- **Exercise goal**
Please gather every line in the records below that contains the word "bounding", and copy each of those lines in full.
═════ Supplied entries ═════
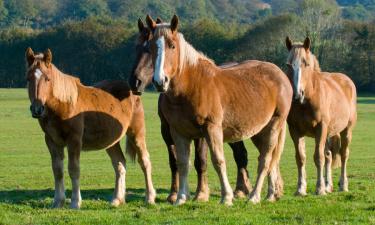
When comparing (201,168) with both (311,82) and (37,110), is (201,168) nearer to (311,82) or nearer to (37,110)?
(311,82)

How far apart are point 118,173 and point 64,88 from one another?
2.06m

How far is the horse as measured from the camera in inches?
454

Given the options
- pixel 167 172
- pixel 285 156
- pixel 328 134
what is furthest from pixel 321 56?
pixel 328 134

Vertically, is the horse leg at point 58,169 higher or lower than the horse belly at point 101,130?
lower

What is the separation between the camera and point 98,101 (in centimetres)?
1311

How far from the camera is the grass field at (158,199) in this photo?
1016 centimetres

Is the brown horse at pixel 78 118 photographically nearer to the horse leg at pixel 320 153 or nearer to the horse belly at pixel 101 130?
the horse belly at pixel 101 130

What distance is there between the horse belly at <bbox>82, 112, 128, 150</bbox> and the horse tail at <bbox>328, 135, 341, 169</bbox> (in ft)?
17.3

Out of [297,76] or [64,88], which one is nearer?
[64,88]

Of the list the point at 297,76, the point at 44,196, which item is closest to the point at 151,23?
the point at 297,76

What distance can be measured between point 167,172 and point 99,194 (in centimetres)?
738

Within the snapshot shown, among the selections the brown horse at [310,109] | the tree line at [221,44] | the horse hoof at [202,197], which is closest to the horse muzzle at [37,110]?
the horse hoof at [202,197]

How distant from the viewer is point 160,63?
35.7 ft

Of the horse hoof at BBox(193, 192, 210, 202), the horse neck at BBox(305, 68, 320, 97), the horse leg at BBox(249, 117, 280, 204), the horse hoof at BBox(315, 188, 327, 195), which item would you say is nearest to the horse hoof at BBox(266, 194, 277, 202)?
the horse leg at BBox(249, 117, 280, 204)
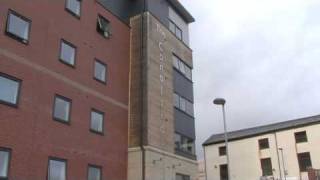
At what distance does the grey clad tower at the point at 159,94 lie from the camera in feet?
78.5

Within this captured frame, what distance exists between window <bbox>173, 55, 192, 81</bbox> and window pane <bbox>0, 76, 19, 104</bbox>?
13.2 meters

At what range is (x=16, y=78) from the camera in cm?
1766

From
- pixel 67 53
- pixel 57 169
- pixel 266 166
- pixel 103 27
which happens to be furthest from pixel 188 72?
pixel 266 166

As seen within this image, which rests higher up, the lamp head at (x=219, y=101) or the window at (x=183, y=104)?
the window at (x=183, y=104)

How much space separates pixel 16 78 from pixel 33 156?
326 cm

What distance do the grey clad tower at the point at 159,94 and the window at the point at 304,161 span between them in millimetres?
21507

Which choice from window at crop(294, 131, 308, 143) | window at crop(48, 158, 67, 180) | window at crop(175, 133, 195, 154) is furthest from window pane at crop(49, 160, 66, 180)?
window at crop(294, 131, 308, 143)

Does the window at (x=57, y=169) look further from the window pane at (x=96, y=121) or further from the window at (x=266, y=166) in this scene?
the window at (x=266, y=166)

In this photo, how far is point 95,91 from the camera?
73.0 ft

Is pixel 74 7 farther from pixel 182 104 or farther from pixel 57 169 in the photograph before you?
pixel 182 104

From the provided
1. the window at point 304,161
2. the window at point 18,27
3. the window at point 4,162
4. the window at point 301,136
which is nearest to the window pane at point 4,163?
the window at point 4,162

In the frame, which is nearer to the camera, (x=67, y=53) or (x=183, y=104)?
(x=67, y=53)

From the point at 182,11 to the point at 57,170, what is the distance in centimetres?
1666

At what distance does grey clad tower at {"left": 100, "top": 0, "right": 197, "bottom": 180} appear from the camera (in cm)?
2394
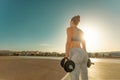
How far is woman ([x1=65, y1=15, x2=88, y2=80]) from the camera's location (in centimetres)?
716

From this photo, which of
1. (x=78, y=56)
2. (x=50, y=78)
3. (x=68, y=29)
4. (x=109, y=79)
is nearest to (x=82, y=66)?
(x=78, y=56)

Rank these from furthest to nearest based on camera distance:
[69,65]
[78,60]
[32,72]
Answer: [32,72]
[78,60]
[69,65]

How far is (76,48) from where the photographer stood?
723 cm

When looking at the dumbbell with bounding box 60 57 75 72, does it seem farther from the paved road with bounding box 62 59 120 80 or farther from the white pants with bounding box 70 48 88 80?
the paved road with bounding box 62 59 120 80

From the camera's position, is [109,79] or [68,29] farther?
[109,79]

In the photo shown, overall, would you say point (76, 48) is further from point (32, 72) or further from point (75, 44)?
point (32, 72)

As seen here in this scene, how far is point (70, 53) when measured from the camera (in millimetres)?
7195

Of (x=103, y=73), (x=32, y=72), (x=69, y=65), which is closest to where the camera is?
(x=69, y=65)

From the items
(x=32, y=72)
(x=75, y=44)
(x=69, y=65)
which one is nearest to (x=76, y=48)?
(x=75, y=44)

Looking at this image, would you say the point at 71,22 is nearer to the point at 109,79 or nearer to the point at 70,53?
the point at 70,53

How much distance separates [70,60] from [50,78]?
11.1 m

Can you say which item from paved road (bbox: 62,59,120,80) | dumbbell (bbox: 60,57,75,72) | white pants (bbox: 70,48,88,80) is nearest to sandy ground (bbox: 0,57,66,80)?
paved road (bbox: 62,59,120,80)

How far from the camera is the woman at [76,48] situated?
716cm

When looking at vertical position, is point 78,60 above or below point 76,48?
below
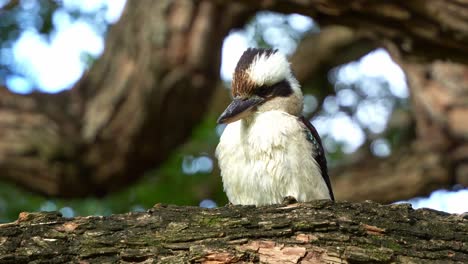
═════
- **Answer to this exercise**
When looking at the dumbbell with bounding box 60 57 75 72, does it seem farther from the paved road with bounding box 62 59 120 80 or farther from the white pants with bounding box 70 48 88 80?
the paved road with bounding box 62 59 120 80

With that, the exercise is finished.